SFPE UK Chapter Award 2025 – Fire Engineering Strategy
Winner: Cameron Milne, Arup, London, UK
Co-authors: Emily Pearson, Judith Schulz, Yavor Panev, Momoi Suda
Project: 50 Fenchurch Street
The winning Fire Engineering Strategy for 2025 recognises the exemplary work undertaken for 50 Fenchurch Street, a 36-storey, all-electric, net-zero-in-operation development set to become one of London’s lowest-carbon tall buildings. Designed by Arup for AXA IM Alts and YardNine, the project challenges established high-rise norms and integrates sustainability holistically, including an ambitious external greening scheme extending over 100 metres up two façades and around the top of the tower. This feature alone required a highly innovative fire engineering approach, given its absence from conventional regulatory frameworks.

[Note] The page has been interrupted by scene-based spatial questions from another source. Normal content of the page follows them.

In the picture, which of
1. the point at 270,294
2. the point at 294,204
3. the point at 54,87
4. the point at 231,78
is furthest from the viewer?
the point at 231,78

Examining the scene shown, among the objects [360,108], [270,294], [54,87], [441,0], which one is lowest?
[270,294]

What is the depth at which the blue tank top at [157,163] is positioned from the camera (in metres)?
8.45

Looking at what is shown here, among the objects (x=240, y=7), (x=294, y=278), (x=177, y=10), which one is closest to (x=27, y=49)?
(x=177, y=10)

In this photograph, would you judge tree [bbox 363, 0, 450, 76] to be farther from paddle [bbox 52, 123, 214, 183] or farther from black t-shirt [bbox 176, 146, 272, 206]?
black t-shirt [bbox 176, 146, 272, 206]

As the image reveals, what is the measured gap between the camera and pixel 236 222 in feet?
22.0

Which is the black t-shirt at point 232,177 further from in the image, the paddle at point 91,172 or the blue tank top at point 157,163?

Figure 4. 50 Fenchurch Street external greening L10 public podium and terrace (@AXA IM Alts).
Sustainability driven design
A key aspect of the strategy was navigating fire safety for the building’s extensive external greening, which evolved dramatically during design. Early concepts focused on drought-resistant evergreen species and spatial separation between occupants and planting. However, later design changes introduced amenity balconies and a wider mix of deciduous plants to enhance biodiversity. These shifts required reassessment of ignition risk, moisture content management, and resilience of plant species, under greatly varying microclimates; wind modelling predicted exposure conditions akin to the Cornish coast at upper levels! To demonstrate compliance, the team developed a bespoke large-scale fire test, modifying BS 8414 geometry to represent a credible worst-case balcony-to-greening fire exposure. Conducted at the Fire Protection Association in 2024, the test confirmed that even severe balcony fires would not cause sustained upward fire spread. It also generated valuable empirical evidence on burning brands and flaming droplets for post-test hazard quantification.
|

|

|
Figure 5. Sketch of the bespoke modified BS 8414 test with large scale fire test.
Equitable means of escape
Beyond greening, the fire strategy addressed next-generation office design through evacuation modelling equitable means of escape, including lift-enabled evacuation. Collaboration with inclusive design specialists and vertical transportation engineers ensured that future diverse user profiles could be safely served, especially in high-occupancy podium levels.
Fire safe structure
Structural fire engineering was another major component. The project’s prefabricated “megaplank” system presented limited reinforcement continuity and uncertainties under open-floorplate fire conditions. Through ductile connection detailing, strengthening, LS-DYNA thermomechanical modelling, and a Monte Carlo time-equivalence study, the team optimised fire protection thicknesses while achieving significant reductions in embodied carbon – around 300 tonnes, equivalent to ~300 London–New York flights. Structural robustness analysis investigating multi-storey fire scenarios using advanced FEA was undertaken to maximise flexibility for future tenants.
Addressing novel hazards and other risks
Careful consideration was given to address fire hazards presented by large-scale e-bike charging facilities. Proof-of-concept CFD modelling for all firefighting shafts addressed concerns raised by City of London Building Control.

Figure 6. Example challenges of localised differential deflections (top) and reduced lateral restraint (bottom).
Pioneering the future
By maintaining an evidence-led, collaborative, and forward-thinking approach throughout a shifting regulatory environment, the team delivered a robust and future-ready fire strategy that supports both ambitious sustainability goals and exemplary life-safety performance.